What you should do:
Return each of the following rows unchanged, keeping every character as it appears.

* Start Records supplied *

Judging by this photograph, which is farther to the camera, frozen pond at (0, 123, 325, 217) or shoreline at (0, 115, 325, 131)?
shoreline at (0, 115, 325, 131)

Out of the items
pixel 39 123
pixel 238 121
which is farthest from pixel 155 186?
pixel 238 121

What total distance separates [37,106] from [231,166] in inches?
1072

* End Records supplied *

Finished task:
Judging by this photograph, which is farther to the camera, frozen pond at (0, 123, 325, 217) or shoreline at (0, 115, 325, 131)?
shoreline at (0, 115, 325, 131)

Out of the items
pixel 39 123
pixel 238 121
which is farthest from pixel 155 186?
pixel 238 121

What total distance separates [37,106] from [231,166] in inches?
1072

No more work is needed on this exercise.